> _Provided material_
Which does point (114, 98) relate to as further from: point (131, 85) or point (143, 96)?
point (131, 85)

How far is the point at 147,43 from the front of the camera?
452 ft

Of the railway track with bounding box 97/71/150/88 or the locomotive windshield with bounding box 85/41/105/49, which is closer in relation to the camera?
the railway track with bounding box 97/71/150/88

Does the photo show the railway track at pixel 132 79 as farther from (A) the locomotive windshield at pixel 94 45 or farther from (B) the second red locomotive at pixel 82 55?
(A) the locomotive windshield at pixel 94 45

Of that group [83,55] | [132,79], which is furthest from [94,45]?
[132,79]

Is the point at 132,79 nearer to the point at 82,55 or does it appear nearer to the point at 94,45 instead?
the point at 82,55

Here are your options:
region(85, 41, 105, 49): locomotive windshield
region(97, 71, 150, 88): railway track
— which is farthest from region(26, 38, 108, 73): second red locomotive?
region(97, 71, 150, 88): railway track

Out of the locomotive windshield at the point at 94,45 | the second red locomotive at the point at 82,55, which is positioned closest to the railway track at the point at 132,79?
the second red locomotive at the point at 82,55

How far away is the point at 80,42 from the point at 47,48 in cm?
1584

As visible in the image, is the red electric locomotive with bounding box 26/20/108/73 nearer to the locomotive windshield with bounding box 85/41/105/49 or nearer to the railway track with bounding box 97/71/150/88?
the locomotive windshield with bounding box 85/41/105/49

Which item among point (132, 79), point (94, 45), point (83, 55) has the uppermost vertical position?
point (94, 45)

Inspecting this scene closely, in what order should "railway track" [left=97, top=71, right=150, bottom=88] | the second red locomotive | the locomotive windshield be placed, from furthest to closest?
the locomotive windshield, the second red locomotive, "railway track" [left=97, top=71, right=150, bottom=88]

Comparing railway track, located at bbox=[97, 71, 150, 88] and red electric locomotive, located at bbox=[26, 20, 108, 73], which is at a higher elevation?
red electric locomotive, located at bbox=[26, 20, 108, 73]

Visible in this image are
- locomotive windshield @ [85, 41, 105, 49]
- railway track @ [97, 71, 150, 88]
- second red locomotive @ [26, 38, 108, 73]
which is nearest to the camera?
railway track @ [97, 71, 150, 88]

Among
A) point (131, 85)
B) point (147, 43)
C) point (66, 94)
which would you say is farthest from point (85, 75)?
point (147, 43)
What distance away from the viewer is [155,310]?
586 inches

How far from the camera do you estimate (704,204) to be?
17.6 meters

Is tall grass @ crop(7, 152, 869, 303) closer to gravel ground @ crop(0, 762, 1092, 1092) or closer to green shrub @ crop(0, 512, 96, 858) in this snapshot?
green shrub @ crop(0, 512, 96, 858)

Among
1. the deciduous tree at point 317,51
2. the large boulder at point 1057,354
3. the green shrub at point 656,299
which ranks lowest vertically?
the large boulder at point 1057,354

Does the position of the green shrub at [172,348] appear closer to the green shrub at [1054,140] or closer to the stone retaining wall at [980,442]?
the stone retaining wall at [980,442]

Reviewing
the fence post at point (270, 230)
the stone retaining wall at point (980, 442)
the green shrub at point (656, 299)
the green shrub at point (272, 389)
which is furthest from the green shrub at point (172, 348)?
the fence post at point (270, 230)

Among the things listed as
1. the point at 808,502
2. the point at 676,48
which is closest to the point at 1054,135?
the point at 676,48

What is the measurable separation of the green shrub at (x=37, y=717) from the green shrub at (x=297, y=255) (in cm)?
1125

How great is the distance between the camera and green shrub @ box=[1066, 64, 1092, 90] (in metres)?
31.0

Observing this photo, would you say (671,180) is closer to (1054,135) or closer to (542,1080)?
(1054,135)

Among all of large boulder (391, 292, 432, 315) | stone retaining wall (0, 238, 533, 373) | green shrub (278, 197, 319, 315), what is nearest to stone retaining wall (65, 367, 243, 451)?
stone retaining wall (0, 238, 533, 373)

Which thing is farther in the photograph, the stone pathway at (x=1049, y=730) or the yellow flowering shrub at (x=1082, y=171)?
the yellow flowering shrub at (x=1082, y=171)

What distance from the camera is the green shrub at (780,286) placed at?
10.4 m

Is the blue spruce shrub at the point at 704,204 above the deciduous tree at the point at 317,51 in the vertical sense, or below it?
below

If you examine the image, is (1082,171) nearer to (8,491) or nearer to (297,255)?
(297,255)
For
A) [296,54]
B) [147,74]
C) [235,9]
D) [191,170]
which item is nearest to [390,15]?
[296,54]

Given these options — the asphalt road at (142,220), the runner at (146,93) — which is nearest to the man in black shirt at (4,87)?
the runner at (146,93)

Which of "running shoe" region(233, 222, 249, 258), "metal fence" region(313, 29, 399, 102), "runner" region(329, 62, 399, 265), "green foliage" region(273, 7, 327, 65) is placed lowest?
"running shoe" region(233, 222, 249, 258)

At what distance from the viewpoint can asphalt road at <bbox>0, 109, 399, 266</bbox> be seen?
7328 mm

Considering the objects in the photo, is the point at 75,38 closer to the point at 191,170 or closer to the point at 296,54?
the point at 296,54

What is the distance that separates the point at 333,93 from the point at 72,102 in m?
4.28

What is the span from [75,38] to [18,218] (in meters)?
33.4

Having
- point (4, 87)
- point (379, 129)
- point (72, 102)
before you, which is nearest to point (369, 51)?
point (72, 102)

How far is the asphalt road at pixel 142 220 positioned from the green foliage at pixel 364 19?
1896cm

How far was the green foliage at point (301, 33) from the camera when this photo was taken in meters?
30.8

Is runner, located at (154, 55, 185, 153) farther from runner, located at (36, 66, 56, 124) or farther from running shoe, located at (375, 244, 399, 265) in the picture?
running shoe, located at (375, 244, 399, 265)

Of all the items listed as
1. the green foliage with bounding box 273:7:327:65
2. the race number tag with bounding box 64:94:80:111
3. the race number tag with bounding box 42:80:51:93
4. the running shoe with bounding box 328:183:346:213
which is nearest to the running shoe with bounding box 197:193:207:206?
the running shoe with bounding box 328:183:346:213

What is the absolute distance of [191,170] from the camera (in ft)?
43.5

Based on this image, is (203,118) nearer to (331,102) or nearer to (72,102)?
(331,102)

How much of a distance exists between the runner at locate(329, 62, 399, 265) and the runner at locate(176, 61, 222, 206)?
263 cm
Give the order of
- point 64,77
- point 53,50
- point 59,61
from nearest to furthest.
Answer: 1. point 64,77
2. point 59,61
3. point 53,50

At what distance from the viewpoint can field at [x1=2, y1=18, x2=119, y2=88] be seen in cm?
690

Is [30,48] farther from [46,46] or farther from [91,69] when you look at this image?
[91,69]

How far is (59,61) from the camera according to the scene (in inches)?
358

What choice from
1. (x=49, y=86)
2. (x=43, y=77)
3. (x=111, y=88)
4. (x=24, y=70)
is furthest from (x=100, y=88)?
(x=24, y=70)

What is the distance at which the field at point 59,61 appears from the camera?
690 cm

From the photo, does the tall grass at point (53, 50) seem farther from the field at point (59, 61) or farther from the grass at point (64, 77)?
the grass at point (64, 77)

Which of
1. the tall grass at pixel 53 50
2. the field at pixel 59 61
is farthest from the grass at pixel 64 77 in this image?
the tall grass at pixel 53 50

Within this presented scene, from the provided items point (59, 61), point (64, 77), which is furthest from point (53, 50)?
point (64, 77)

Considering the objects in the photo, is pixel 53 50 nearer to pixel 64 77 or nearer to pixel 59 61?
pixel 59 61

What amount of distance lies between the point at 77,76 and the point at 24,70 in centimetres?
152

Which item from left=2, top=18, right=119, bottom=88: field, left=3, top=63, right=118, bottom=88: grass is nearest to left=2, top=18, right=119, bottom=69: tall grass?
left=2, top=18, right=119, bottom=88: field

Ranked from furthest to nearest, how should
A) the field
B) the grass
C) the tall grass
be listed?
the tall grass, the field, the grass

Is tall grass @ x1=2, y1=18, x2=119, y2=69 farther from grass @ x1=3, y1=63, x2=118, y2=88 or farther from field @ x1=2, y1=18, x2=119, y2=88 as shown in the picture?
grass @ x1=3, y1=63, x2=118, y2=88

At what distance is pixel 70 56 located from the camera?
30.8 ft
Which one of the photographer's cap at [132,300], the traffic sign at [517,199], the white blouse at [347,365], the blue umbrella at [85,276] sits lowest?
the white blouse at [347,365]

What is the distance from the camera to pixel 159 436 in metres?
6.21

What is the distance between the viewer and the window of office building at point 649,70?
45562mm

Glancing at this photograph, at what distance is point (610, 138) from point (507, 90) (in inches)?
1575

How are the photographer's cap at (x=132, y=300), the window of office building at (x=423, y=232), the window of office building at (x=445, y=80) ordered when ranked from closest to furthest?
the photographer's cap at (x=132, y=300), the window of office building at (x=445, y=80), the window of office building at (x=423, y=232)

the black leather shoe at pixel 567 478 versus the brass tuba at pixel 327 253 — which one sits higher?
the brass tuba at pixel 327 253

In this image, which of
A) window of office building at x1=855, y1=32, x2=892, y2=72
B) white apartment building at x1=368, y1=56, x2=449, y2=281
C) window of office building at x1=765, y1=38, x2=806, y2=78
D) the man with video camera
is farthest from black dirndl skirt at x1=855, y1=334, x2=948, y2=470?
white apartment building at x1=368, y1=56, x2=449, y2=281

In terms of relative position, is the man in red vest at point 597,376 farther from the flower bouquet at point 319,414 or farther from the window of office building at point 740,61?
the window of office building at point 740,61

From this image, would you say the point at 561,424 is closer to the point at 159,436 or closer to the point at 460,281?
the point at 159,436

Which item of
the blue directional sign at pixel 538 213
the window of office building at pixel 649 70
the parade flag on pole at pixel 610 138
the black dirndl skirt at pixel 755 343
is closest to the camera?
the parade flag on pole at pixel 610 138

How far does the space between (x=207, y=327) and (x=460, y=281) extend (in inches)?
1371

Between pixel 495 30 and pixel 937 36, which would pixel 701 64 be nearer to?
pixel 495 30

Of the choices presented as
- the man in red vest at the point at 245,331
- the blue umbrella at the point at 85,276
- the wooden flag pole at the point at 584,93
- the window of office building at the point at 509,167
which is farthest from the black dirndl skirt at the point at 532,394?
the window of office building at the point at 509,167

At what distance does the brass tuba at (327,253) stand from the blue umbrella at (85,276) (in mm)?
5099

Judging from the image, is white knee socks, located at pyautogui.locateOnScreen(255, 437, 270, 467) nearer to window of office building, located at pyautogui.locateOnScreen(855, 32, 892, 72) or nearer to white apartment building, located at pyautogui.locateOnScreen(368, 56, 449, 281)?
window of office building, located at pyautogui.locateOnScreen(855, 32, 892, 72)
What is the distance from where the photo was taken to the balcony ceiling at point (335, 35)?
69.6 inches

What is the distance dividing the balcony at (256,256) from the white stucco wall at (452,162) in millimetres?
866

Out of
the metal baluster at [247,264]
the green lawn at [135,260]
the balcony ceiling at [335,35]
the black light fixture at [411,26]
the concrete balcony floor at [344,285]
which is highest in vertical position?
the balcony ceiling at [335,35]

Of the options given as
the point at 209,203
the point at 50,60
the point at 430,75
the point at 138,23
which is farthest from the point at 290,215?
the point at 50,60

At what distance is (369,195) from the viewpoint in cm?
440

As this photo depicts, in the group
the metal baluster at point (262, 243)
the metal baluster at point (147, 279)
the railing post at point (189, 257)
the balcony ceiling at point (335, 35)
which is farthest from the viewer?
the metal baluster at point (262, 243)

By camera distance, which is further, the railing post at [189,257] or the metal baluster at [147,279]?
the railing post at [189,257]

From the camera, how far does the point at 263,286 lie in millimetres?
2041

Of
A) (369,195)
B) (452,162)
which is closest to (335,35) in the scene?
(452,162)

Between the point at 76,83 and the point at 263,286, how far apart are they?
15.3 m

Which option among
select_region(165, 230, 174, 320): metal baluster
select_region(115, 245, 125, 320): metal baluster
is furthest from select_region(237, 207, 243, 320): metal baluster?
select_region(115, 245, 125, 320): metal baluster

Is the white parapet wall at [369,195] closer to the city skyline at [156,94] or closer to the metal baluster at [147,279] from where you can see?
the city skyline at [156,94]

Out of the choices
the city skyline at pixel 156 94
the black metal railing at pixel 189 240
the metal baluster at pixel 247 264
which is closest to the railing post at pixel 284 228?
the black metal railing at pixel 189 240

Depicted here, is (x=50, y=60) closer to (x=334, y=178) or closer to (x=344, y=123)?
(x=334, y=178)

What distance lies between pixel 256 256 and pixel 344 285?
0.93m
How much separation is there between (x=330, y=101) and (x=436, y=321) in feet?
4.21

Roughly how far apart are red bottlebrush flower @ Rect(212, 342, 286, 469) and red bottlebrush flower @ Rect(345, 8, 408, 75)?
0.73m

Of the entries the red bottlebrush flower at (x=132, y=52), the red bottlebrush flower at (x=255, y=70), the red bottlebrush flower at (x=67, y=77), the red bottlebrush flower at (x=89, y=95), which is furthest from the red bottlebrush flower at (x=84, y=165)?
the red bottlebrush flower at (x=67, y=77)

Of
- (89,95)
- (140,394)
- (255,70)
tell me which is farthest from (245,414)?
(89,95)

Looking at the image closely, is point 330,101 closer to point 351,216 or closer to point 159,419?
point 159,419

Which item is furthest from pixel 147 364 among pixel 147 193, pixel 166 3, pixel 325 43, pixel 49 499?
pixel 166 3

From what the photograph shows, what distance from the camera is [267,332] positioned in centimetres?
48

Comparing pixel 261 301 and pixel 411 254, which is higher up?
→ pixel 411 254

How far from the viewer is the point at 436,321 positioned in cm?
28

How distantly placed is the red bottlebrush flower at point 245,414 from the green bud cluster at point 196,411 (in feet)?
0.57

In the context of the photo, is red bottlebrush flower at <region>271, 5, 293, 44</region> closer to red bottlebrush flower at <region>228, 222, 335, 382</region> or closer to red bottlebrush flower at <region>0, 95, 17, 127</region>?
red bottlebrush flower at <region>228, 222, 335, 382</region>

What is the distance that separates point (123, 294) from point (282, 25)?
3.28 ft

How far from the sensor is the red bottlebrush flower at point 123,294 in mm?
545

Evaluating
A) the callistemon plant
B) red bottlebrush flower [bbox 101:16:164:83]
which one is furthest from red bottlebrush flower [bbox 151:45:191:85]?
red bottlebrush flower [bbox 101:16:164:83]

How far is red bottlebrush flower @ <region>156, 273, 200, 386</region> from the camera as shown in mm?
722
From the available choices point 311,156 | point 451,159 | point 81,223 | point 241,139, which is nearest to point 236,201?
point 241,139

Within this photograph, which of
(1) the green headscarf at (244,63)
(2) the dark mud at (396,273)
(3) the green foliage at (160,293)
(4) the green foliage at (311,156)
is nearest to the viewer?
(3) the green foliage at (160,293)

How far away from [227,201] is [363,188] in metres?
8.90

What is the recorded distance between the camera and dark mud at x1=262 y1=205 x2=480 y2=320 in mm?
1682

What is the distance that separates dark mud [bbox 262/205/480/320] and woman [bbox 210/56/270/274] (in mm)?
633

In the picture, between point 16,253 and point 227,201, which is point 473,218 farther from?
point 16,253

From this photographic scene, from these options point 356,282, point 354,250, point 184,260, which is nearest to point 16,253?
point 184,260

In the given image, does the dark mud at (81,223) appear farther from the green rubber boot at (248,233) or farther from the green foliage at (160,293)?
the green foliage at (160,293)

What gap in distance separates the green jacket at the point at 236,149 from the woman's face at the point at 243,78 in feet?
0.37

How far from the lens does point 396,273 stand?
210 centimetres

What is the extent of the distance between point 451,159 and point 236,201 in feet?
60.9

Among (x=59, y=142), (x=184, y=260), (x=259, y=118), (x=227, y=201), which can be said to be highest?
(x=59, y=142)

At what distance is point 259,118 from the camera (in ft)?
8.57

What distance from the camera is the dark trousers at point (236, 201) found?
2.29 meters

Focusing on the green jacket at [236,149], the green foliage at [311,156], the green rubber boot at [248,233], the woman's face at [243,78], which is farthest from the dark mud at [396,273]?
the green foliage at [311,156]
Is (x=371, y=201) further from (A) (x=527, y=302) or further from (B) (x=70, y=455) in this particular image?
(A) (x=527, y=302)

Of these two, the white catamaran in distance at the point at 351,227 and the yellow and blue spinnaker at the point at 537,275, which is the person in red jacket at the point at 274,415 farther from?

> _Exercise goal_
Exactly reproduce the lines that run from the line with "What gap in" through the last line of the records, inclusive.

> _Response to the exercise_
What gap in distance separates the green jacket at the point at 236,149 from the woman's face at the point at 243,78 in feet?
0.37

How far from the lens does point 396,273 stand?
210 centimetres

What is the extent of the distance between point 451,159 and point 236,201 in feet?
60.9

Among (x=59, y=142), (x=184, y=260), (x=259, y=118), (x=227, y=201), which can be said to be highest?
(x=59, y=142)

At what distance is point 259,118 from the camera (in ft)?
8.57

What distance from the camera is the dark trousers at point (236, 201) found?
2.29 meters

Focusing on the green jacket at [236,149], the green foliage at [311,156], the green rubber boot at [248,233], the woman's face at [243,78], which is farthest from the dark mud at [396,273]?
the green foliage at [311,156]
Is (x=371, y=201) further from (A) (x=527, y=302) or further from (B) (x=70, y=455) in this particular image?
(A) (x=527, y=302)

Of these two, the white catamaran in distance at the point at 351,227 and the yellow and blue spinnaker at the point at 537,275, which is the person in red jacket at the point at 274,415 farther from?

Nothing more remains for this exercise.